• TASK STATEMENT: Write out the lines starting at the one containing "Una mano mostra" and ending with the one containing "Couple shares intimate", both included. Leave the pictures out of your answer.
**** WORKING DATA
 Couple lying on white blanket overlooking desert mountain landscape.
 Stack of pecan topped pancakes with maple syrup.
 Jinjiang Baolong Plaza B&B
********
**** WORKING DATA
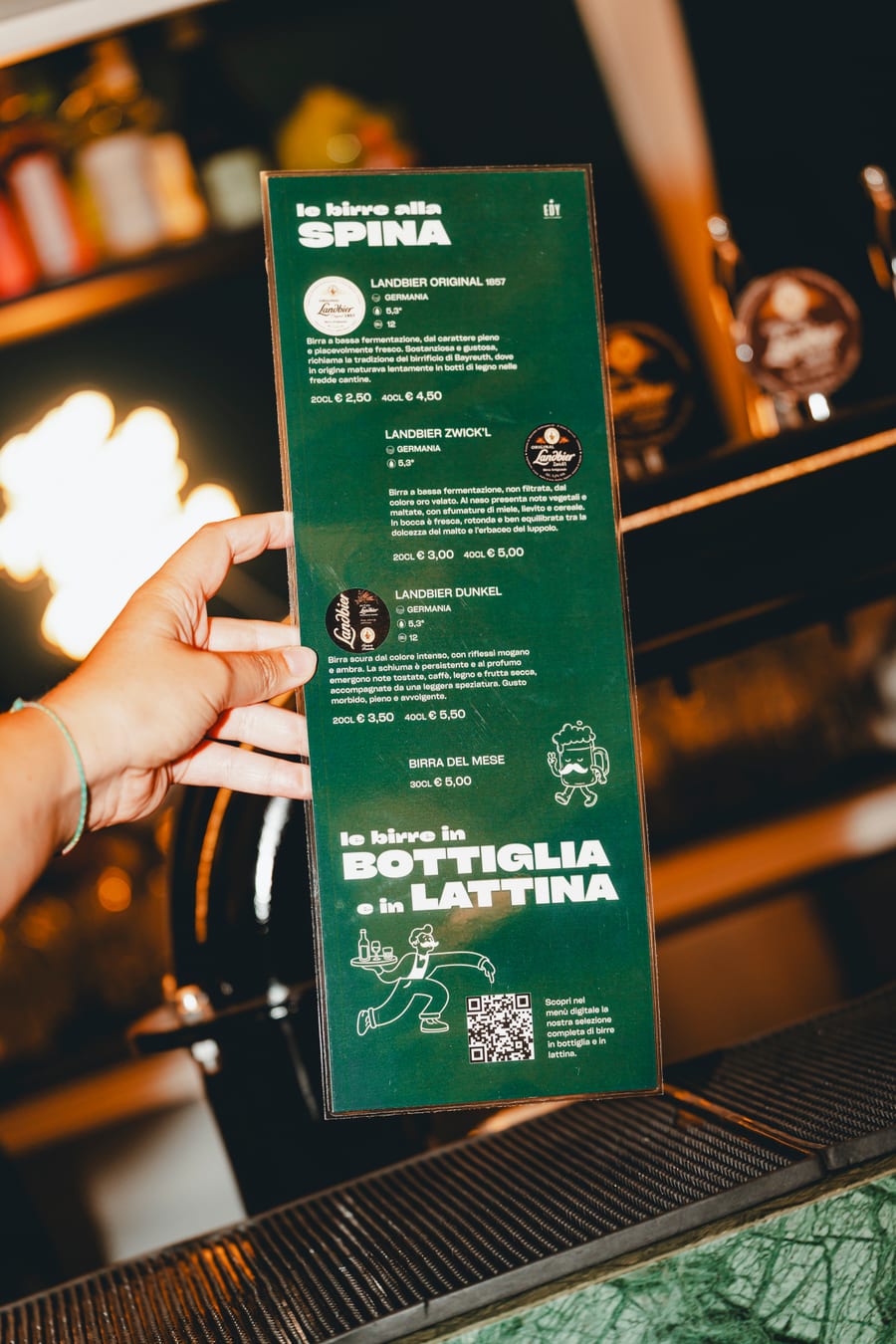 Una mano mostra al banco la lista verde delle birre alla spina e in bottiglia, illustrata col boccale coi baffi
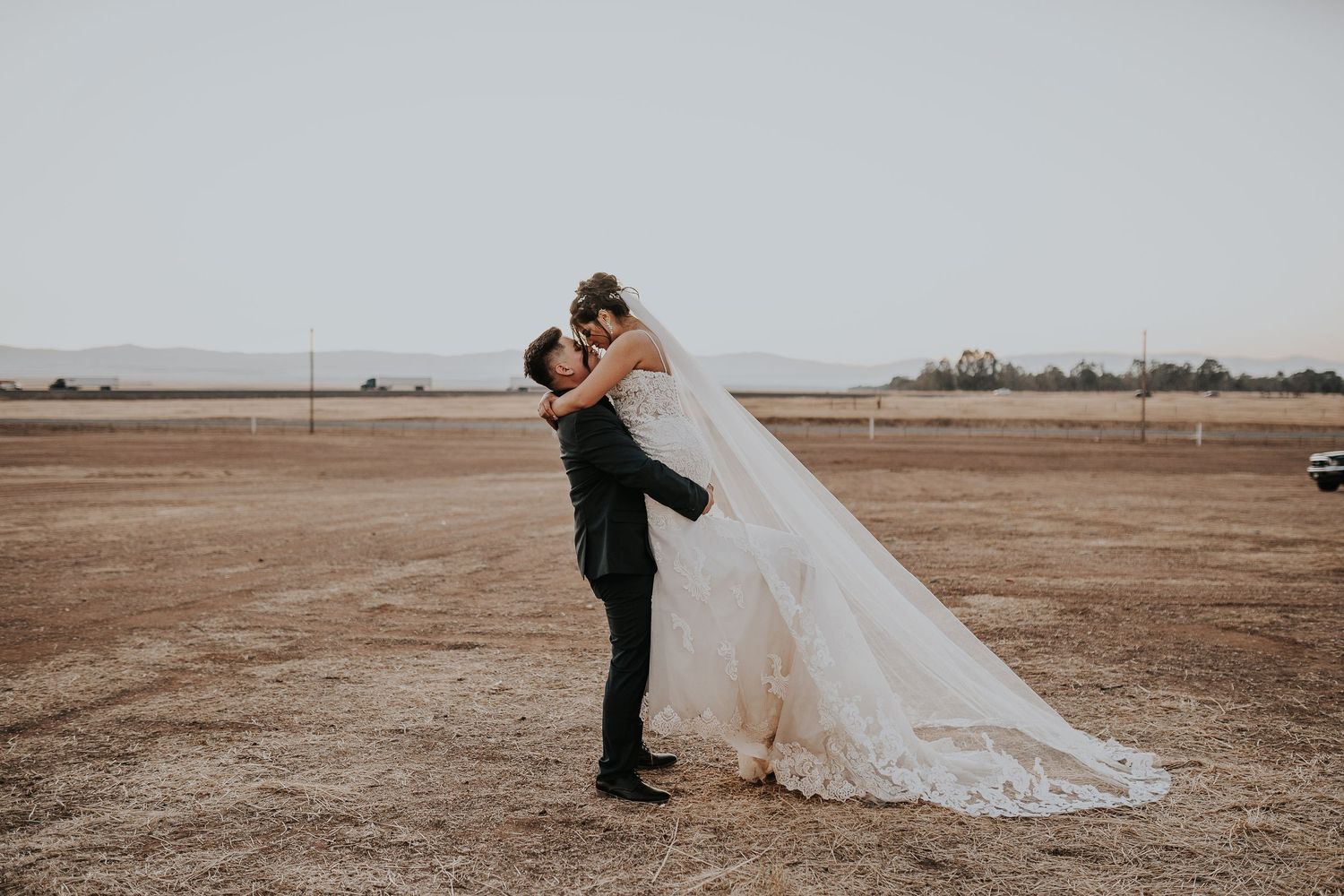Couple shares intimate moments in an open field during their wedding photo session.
********
• ANSWER TO THE PROBLEM:
 Una mano mostra al banco la lista verde delle birre alla spina e in bottiglia, illustrata col boccale coi baffi
Couple shares intimate moments in an open field during their wedding photo session.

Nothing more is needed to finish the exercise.